ACTION ITEM:
Please copy the last part of the entries exactly: the line that has "class: Mammalia" and every line up to and including the end, nothing more.

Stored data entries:
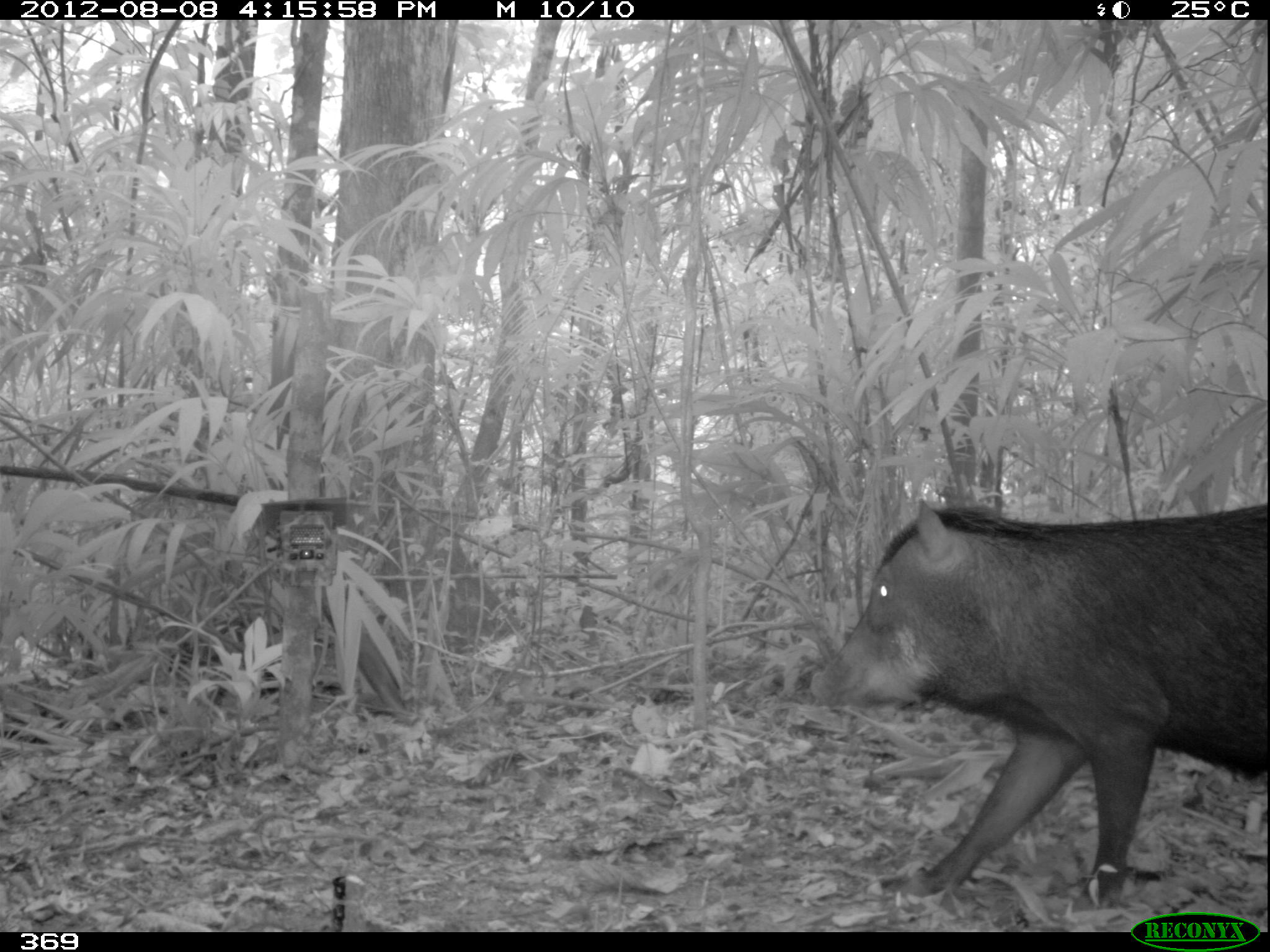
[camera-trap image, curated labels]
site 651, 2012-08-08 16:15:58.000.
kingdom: Animalia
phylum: Chordata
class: Mammalia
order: Artiodactyla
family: Tayassuidae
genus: Tayassu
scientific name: Tayassu pecari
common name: white-lipped peccary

SOLUTION FOR THIS TASK:
class: Mammalia
order: Artiodactyla
family: Tayassuidae
genus: Tayassu
scientific name: Tayassu pecari
common name: white-lipped peccary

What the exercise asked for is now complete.